King Yíng of Wèi made a treaty with the marquis Tián Móu of Qí, which the latter violated. The king was enraged, and intended to send a man to assassinate him.
When the Minister of War heard of it, he was ashamed, and said to the king, ‘You are a ruler of 10,000 chariots, and by means of a common man would avenge yourself on your enemy. I beg you to give me, Yán, the command of 200,000 soldiers to attack him for you. I will take captive his people and officers, halter and lead off his oxen and horses, kindling a fire within him that shall burn to his backbone. I will then storm his capital; and when he shall run away in terror, I will flog his back and break his spine.’
Jì Zǐ heard of this advice, and was ashamed of it, and said to the king, ‘We have been raising the wall of our capital to a height of eighty cubits, and the work has been completed. If we now get it thrown down, it will be a painful toil to the convict builders. It is now seven years since our troops were called out, and this is the foundation of the royal sway. Yán would introduce disorder;–he should not be listened to.’
Huá Zǐ heard of this advice, and, greatly disapproving of it, said to the king, ‘He who shows his skill in saying “Attack Qí” would produce disorder; and he who shows his skill in saying “Do not attack it” would also produce disorder. And one who should merely say, “The counsellors to attack Qí and not to attack it would both produce disorder,” would himself also lead to the same result.’ The king said, ‘Yes, but what am I to do?’
Huì Zǐ, having heard of this counsel, introduced to the king Tài Jìn Rén, who said, ‘There is the creature called a snail; does your majesty know it?’

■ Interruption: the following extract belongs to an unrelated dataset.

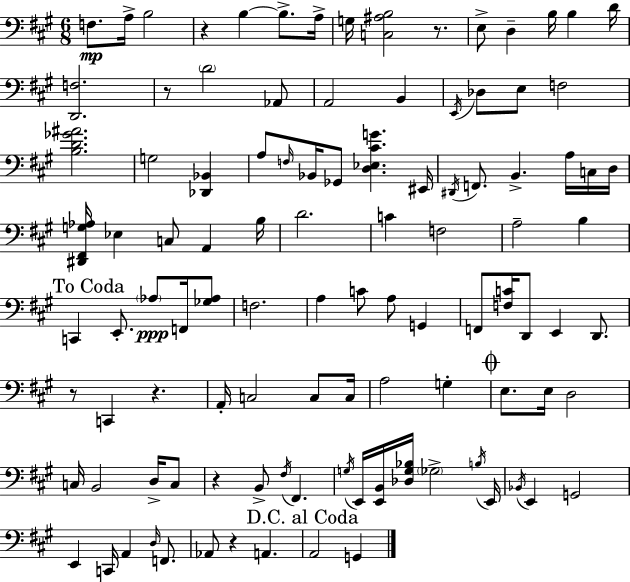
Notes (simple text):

F3/e. A3/s B3/h R/q B3/q B3/e. A3/s G3/s [C3,A#3,B3]/h R/e. E3/e D3/q B3/s B3/q D4/s [D2,F3]/h. R/e D4/h Ab2/e A2/h B2/q E2/s Db3/e E3/e F3/h [B3,D4,Gb4,A#4]/h. G3/h [Db2,Bb2]/q A3/e F3/s Bb2/s Gb2/e [D3,Eb3,C#4,G4]/q. EIS2/s D#2/s F2/e. B2/q. A3/s C3/s D3/s [D#2,F#2,G3,Ab3]/s Eb3/q C3/e A2/q B3/s D4/h. C4/q F3/h A3/h B3/q C2/q E2/e. Ab3/e F2/s [Gb3,Ab3]/e F3/h. A3/q C4/e A3/e G2/q F2/e [F3,C4]/s D2/e E2/q D2/e. R/e C2/q R/q. A2/s C3/h C3/e C3/s A3/h G3/q E3/e. E3/s D3/h C3/s B2/h D3/s C3/e R/q B2/e F#3/s F#2/q. G3/s E2/s [E2,B2]/s [Db3,G3,Bb3]/s Gb3/h B3/s E2/s Bb2/s E2/q G2/h E2/q C2/s A2/q D3/s F2/e. Ab2/e R/q A2/q. A2/h G2/q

‘On the left horn of the snail there is a kingdom which is called Provocation, and on the right horn another which is called Stupidity. These two kingdoms are continually striving about their territories and fighting. The corpses that lie on the ground amount to several myriads. The army of one may be defeated and put to flight, but in fifteen days it will return.’
The king said, ‘Pooh! that is empty talk!’
The other rejoined, ‘Your servant begs to show your majesty its real significance. When your majesty thinks of space–east, west, north, and south, above and beneath–can you set any limit to it?’
‘It is illimitable,’ said the king.
And his visitor went on, ‘Your majesty knows how to let your mind thus travel through the illimitable, and yet as compared with this does it not seem insignificant whether the kingdoms that communicate one with another exist or not?’
The king replies, ‘It does so.’
And Tài Jìn Rén said, finally, ‘Among those kingdoms, stretching one after another, there is this Wei; in Wei there is this city of Liáng; and in Liáng there is your majesty. Can you make any distinction between yourself, and the king of that kingdom of Stupidity?’
To this the king answered, ‘There is no distinction.’
And his visitor went out, while the king remained disconcerted and seemed to have lost himself.
When the visitor was gone, Huì Zǐ came in and saw the king, who said, ‘That stranger is a Great man. An (ordinary) sage is not equal to him.’
Huì Zǐ replied, ‘If you blow into a flute, there come out its pleasant notes; if you blow into a sword-hilt, there is nothing but a wheezing sound. Yáo and Shùn are the subjects of men’s praises, but if you speak of them before Tài Jìn Rén, there will be but the wheezing sound.’